**** EXCERPTED PASSAGE

Joe
Joe

Reputation: 13

In Jupyter Notebook, how do you use latex symbols like $\times$ or $\nu$?

I'd like to express a label on one of my plots in scientific notation. I write it like this in Jupyter:

... myLabel = $c=0.46 \times 10^{15} cm^2/n_\textrm{eq}$ plt.text(0.55,39,myLabel,fontsize=16) ...

The problem is that the \t character creates a tab and then prints the "imes". Same problem with the \textrm. I've also run into this problem trying to write the greek letter nu, but I got around it with an italic v.

I've googled around and found no good solution. Any fix will be greatly appreciated!

Upvotes: 1

Views: 892

Answers (2)

J.y B.y
J.y B.y

Reputation: 605

Could the method "Latex" from the display module of IPython be of service here? (Note that you do need to add quotes to your string definition, and to double you backslashes for them to be left untouched on input):

from IPython.display import Latex
myLabel = "$c=0.46 \\times 10^{15} cm^2/n_{\\textrm{eq}}$"

********
**** INFORMATION SUPPLIED

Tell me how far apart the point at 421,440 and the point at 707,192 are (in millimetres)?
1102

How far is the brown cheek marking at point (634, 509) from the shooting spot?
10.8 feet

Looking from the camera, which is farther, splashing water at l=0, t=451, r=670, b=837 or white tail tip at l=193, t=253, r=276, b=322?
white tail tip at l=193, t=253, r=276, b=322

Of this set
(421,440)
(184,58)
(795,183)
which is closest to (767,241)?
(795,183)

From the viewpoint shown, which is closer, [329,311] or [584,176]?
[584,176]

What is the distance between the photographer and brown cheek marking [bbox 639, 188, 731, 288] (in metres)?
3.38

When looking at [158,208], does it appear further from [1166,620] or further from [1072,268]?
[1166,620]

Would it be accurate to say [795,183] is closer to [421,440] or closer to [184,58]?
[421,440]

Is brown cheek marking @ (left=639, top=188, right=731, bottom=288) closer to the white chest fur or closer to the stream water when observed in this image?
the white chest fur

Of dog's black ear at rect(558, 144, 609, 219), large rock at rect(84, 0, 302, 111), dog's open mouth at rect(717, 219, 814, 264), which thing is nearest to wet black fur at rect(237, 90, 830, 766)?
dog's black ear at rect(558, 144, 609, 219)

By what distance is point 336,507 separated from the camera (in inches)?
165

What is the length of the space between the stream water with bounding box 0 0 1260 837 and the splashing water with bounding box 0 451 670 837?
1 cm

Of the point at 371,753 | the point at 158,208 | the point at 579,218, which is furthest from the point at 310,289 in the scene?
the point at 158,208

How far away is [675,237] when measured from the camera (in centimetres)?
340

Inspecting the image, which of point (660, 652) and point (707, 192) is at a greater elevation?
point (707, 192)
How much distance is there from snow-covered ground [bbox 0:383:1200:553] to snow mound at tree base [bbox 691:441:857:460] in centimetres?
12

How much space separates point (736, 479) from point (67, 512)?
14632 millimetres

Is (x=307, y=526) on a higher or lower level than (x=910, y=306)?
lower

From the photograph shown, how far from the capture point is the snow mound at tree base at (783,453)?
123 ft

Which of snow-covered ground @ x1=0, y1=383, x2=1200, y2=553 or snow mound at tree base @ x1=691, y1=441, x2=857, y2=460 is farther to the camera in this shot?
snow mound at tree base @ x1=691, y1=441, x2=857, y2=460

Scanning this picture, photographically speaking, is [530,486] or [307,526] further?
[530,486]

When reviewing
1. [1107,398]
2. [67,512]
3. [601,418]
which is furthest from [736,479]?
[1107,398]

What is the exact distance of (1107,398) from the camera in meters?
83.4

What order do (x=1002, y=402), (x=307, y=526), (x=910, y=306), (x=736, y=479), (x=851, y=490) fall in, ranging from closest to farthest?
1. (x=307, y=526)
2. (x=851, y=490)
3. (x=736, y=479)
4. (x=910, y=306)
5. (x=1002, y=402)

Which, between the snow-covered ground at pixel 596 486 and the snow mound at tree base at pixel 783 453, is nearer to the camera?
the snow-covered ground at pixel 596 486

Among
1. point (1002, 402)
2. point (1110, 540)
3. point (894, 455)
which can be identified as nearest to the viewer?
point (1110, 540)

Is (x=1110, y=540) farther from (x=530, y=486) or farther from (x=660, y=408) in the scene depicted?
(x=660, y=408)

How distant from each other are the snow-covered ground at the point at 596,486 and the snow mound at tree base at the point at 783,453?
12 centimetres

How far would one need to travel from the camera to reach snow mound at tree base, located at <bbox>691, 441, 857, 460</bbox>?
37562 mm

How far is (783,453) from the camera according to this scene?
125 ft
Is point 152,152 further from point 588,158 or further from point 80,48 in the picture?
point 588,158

********

▶ EXERCISES TO COMPLETE:
1 – Print everything from "Reputation: 13" down to "be greatly appreciated!" in the Jupyter LaTeX thread, keeping the wording unchanged.
2 – Please answer from the Jupyter LaTeX thread: what did the asker use in place of the Greek letter nu?

▶ TASK RESPONSES:
1 –
Reputation: 13

In Jupyter Notebook, how do you use latex symbols like $\times$ or $\nu$?

I'd like to express a label on one of my plots in scientific notation. I write it like this in Jupyter:

... myLabel = $c=0.46 \times 10^{15} cm^2/n_\textrm{eq}$ plt.text(0.55,39,myLabel,fontsize=16) ...

The problem is that the \t character creates a tab and then prints the "imes". Same problem with the \textrm. I've also run into this problem trying to write the greek letter nu, but I got around it with an italic v.

I've googled around and found no good solution. Any fix will be greatly appreciated!

2 – An italic v.